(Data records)
——————
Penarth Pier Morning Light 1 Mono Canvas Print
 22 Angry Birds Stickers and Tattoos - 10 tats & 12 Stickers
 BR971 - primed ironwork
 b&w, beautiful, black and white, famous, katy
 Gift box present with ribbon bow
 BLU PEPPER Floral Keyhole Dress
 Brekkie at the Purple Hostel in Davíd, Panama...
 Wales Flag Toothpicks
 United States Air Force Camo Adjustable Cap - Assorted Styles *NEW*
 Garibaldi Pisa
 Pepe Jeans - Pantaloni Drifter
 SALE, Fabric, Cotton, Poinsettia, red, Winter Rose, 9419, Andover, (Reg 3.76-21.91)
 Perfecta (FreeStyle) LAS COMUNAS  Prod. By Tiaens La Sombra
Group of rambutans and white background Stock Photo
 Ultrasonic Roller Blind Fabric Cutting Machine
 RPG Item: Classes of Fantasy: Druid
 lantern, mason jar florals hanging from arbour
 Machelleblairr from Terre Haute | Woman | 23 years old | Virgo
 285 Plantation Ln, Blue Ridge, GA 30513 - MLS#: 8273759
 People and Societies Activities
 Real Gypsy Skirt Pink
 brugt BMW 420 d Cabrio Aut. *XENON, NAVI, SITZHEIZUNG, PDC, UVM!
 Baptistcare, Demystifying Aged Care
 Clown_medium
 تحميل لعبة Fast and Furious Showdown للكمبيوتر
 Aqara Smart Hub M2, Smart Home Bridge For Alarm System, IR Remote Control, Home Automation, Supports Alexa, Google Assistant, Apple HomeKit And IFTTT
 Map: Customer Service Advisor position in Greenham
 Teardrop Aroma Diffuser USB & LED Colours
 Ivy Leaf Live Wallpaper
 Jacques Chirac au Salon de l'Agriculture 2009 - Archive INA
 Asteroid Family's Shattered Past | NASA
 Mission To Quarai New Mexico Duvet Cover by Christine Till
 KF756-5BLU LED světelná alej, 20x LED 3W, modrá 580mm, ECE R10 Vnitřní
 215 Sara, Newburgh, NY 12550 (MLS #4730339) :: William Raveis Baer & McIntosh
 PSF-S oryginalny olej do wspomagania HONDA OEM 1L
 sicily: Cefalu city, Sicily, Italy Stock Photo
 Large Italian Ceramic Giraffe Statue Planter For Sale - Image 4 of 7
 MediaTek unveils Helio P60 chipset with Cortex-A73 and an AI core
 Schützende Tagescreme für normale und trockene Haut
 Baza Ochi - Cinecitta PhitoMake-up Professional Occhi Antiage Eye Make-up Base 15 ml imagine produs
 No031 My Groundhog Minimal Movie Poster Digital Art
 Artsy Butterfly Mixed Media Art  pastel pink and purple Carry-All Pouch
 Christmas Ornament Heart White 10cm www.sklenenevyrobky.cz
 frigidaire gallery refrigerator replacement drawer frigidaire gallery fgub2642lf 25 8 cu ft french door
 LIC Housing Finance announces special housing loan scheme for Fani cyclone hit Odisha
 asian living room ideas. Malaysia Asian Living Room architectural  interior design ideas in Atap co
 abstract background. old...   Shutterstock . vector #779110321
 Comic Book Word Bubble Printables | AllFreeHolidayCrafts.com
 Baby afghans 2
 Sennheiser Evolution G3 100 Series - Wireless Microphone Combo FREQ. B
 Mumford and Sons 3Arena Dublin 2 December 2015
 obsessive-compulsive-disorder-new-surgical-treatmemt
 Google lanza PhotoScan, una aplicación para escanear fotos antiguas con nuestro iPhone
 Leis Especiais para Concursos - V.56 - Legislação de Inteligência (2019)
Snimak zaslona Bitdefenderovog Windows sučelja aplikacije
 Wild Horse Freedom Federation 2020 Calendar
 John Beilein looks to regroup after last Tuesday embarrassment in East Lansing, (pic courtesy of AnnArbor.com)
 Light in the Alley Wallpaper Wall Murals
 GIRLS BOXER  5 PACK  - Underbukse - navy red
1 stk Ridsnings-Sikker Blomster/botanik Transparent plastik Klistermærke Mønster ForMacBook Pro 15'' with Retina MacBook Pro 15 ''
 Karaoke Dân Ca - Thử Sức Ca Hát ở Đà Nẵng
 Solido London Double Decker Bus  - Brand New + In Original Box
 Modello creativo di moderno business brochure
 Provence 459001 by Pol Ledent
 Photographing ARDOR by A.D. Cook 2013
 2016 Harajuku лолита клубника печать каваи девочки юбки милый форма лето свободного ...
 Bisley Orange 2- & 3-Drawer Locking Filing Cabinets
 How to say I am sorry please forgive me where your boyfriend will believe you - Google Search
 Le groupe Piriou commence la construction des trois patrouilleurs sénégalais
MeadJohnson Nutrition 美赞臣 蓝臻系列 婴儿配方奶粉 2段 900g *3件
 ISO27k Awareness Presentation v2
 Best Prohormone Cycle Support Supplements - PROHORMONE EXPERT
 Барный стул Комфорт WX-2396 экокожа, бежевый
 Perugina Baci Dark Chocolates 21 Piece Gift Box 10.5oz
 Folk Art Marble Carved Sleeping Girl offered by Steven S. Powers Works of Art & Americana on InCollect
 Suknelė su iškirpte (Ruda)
——————
- WORK TO COMPLETE
Search the entries above for lines containing the word "Google", and copy each one.

- RESPONSE TO THIS EXERCISE
 Aqara Smart Hub M2, Smart Home Bridge For Alarm System, IR Remote Control, Home Automation, Supports Alexa, Google Assistant, Apple HomeKit And IFTTT
 Google lanza PhotoScan, una aplicación para escanear fotos antiguas con nuestro iPhone
 How to say I am sorry please forgive me where your boyfriend will believe you - Google Search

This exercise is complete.